Keeping The Peace

Investors have been through turbulent times of late.

While the global financial crisis has ended, the signs are increasingly pointing to a ‘W’ recovery and many investors have been left scratching their heads and questioning the value of advisers.

The problem is; while investment returns are just one ‘value add’, for the majority of consumers it is the overriding reason for seeking advice.

Having watched their portfolios decline, recover somewhat (for those that stayed invested) and subsequently resemble a lie detector monitor, some clients are now in the market for a new adviser.

But if they had been managed effectively by the adviser, this may not have been the case.

Consider the client’s perspective. Advisers receive their fees and commissions for providing advice – whether the markets perform or not.

Not many clients fully understand exactly what constitutes ‘advice’. Advice on the ‘right’ investments? Advice on which investments will provide long-term growth with an income kicker each half year? Advice on which unknown speculative stock will be the next Google?

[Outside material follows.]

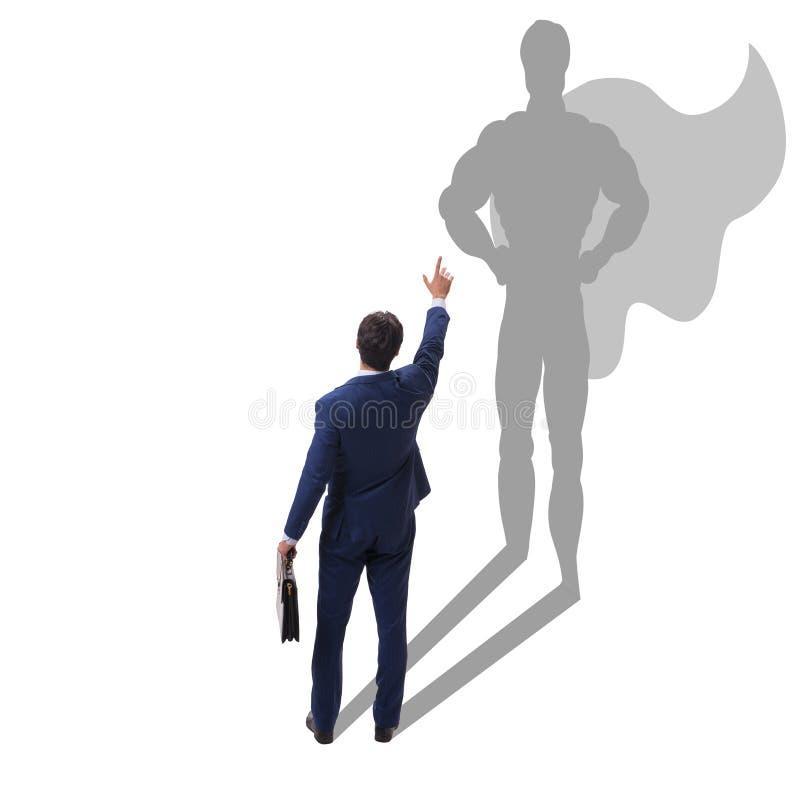 Der Geschäftsmann mit Aspiration des werdenen Superhelden stockfoto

Or rather, in light of the blood bath during the GFC: Which stocks should be avoided? Which stocks have the potential to blow-up and decimate my portfolio – like the Babcock & Browns and the Centro’s? Should I be jumping into cash before the economy implodes?

All of these are reasonable perceptions of the role of the adviser, but ask any good adviser and they’ll be the first to admit that they don’t have a crystal ball.

They don’t know which stocks are going to blow-up and which stocks will soar, and nor should they – predicting the future should be left to clairvoyants.

The key to being a successful financial adviser is two fold. Managing the portfolio is obviously important, ensuring sufficient diversification across both investments and asset classes to manage the portfolio risk in line with the client’s financial goals.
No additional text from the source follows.